◆ Exercise goal ◆
Of the entries below, repeat exactly only those lines from the one containing "order: Primates" through the last line, with pictures omitted.

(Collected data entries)
::::::::::
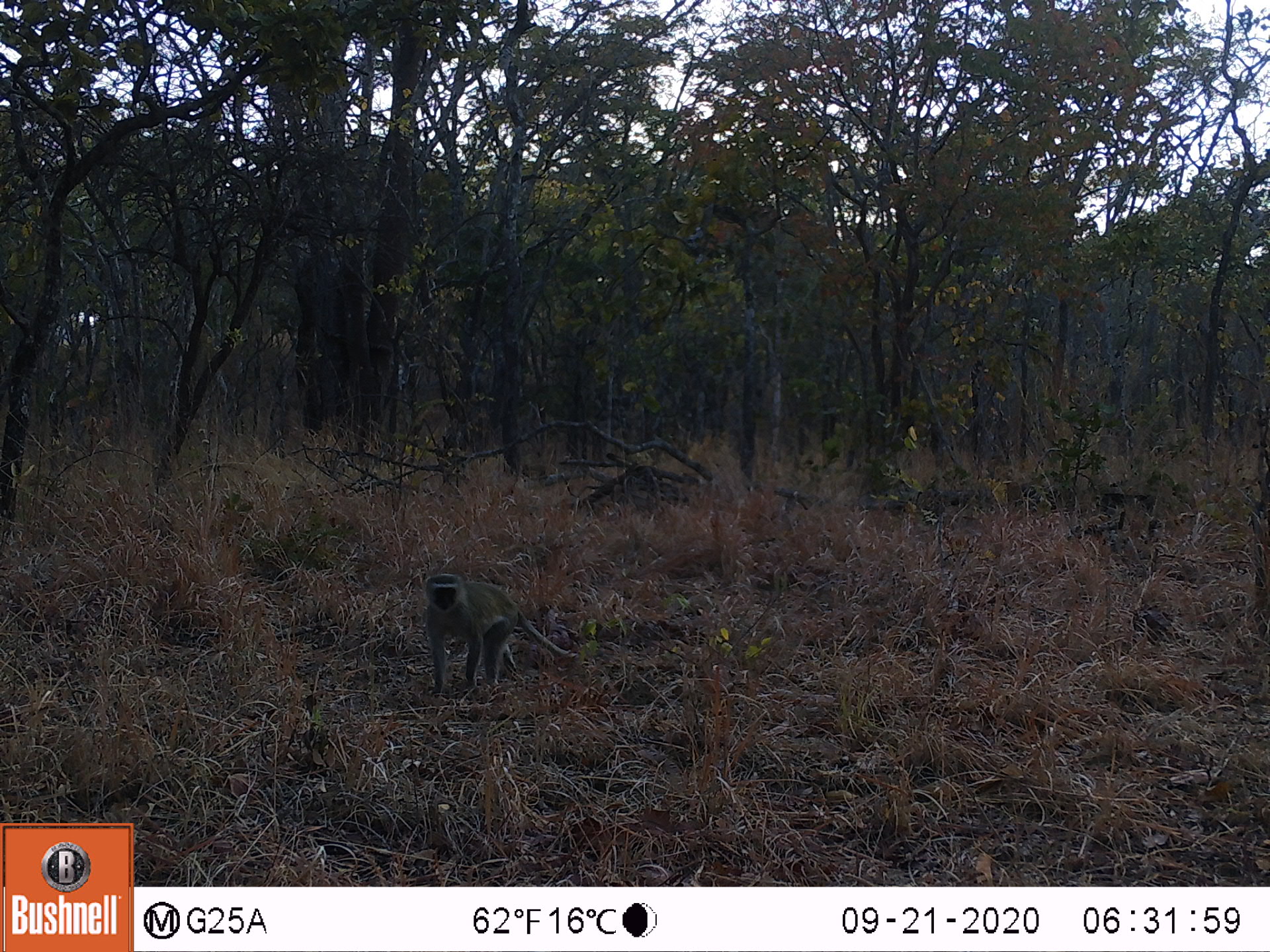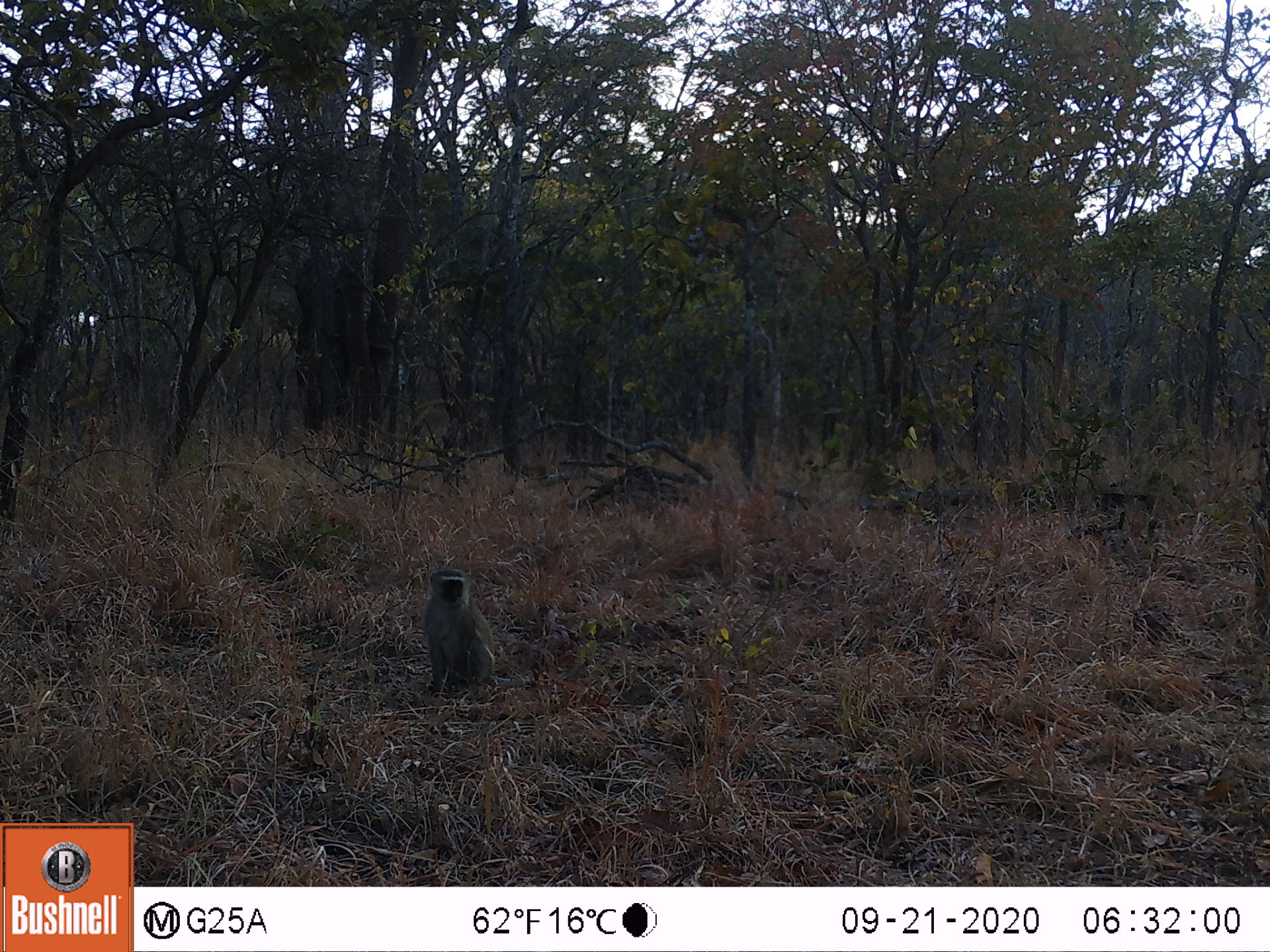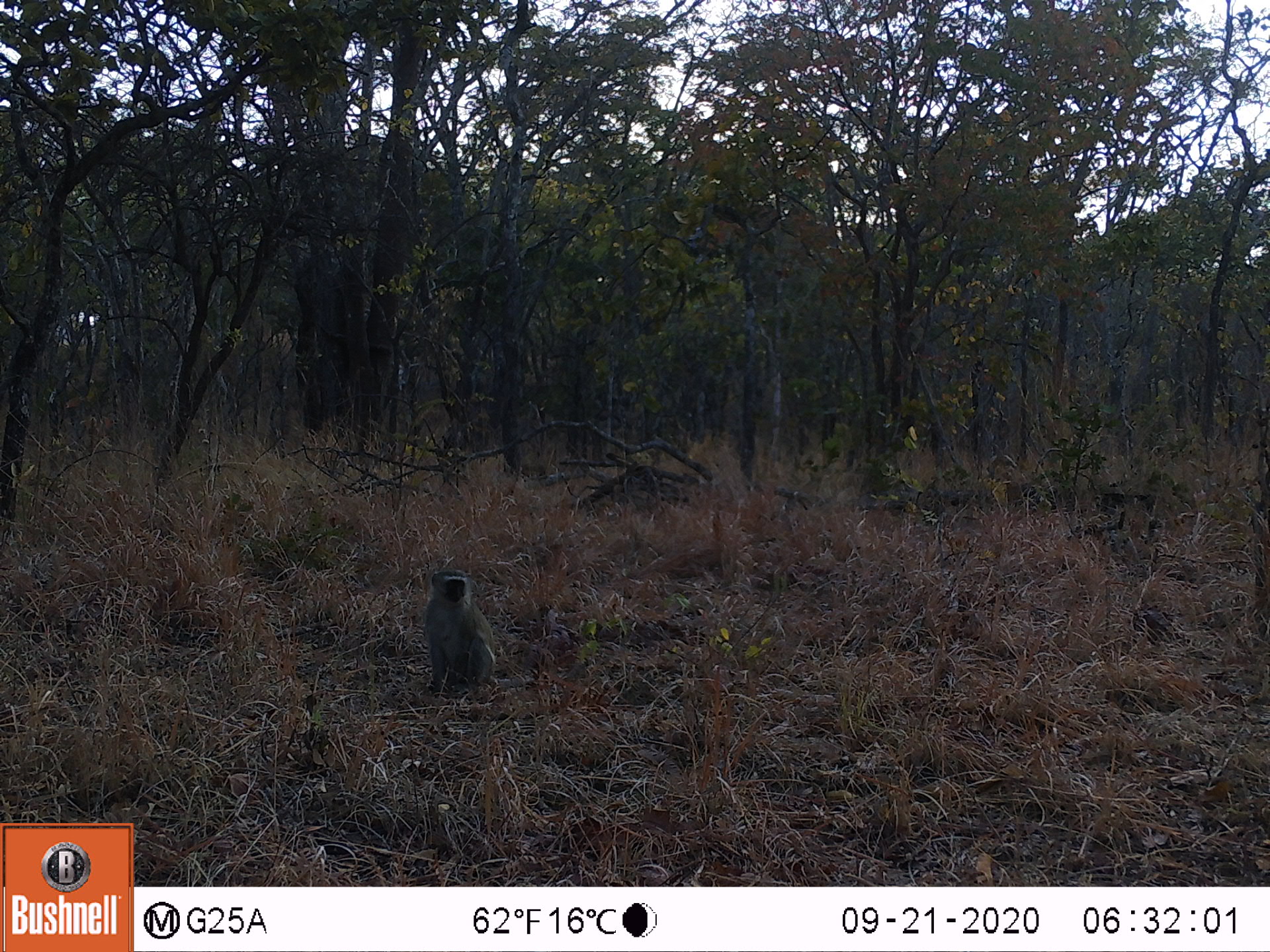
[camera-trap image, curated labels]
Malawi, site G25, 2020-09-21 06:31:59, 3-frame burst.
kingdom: Animalia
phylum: Chordata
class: Mammalia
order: Primates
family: Cercopithecidae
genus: Chlorocebus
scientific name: Chlorocebus pygerythrus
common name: vervet monkey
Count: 1.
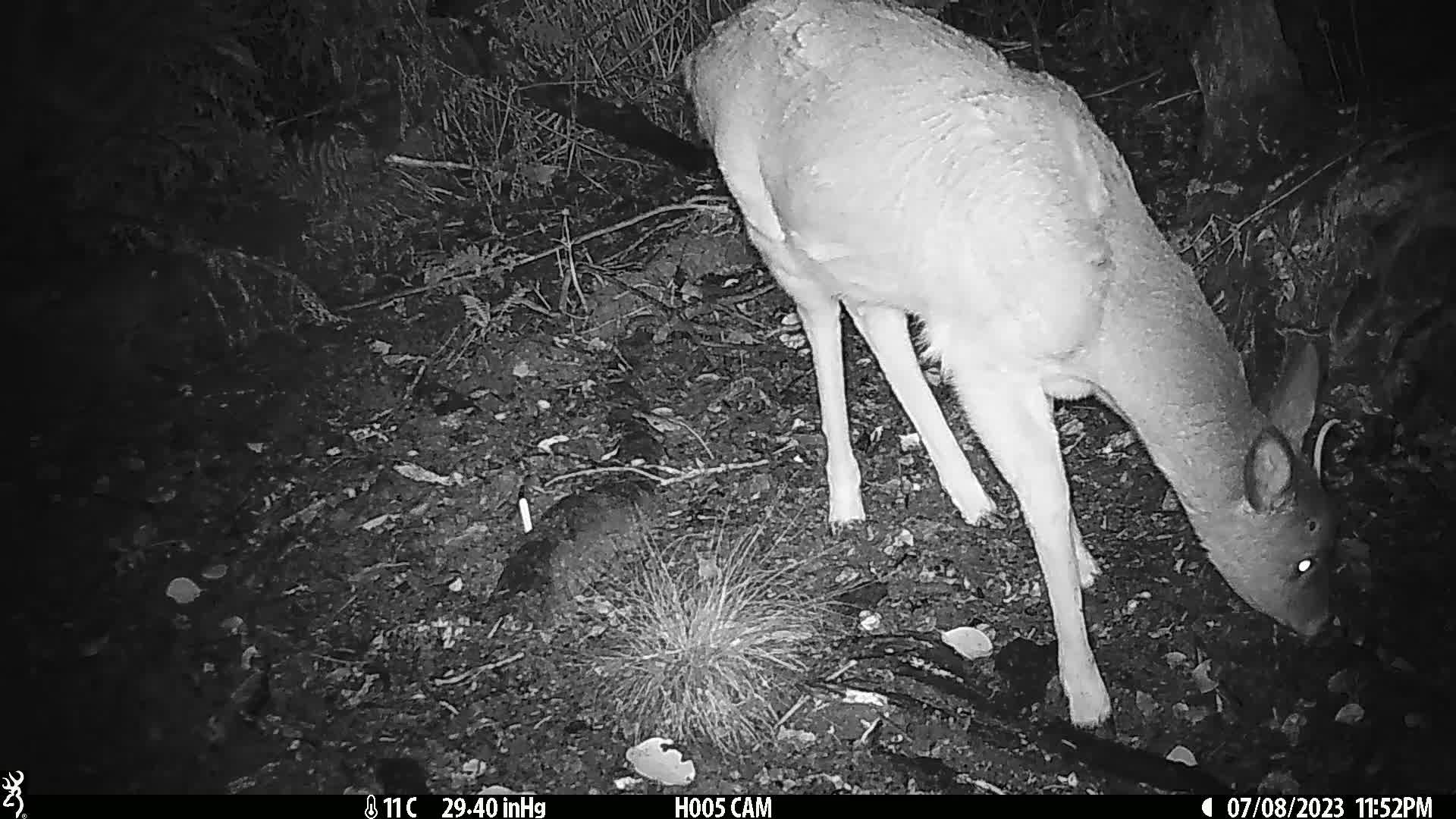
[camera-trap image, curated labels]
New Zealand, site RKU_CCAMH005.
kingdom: Animalia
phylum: Chordata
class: Mammalia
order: Artiodactyla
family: Cervidae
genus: Odocoileus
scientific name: Odocoileus virginianus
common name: white-tailed deer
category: white tailed deer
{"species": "white tailed deer (white-tailed deer) (Odocoileus virginianus)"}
::::::::::
◆ Task output ◆
order: Primates
family: Cercopithecidae
genus: Chlorocebus
scientific name: Chlorocebus pygerythrus
common name: vervet monkey
Count: 1.
[camera-trap image, curated labels]
New Zealand, site RKU_CCAMH005.
kingdom: Animalia
phylum: Chordata
class: Mammalia
order: Artiodactyla
family: Cervidae
genus: Odocoileus
scientific name: Odocoileus virginianus
common name: white-tailed deer
category: white tailed deer
{"species": "white tailed deer (white-tailed deer) (Odocoileus virginianus)"}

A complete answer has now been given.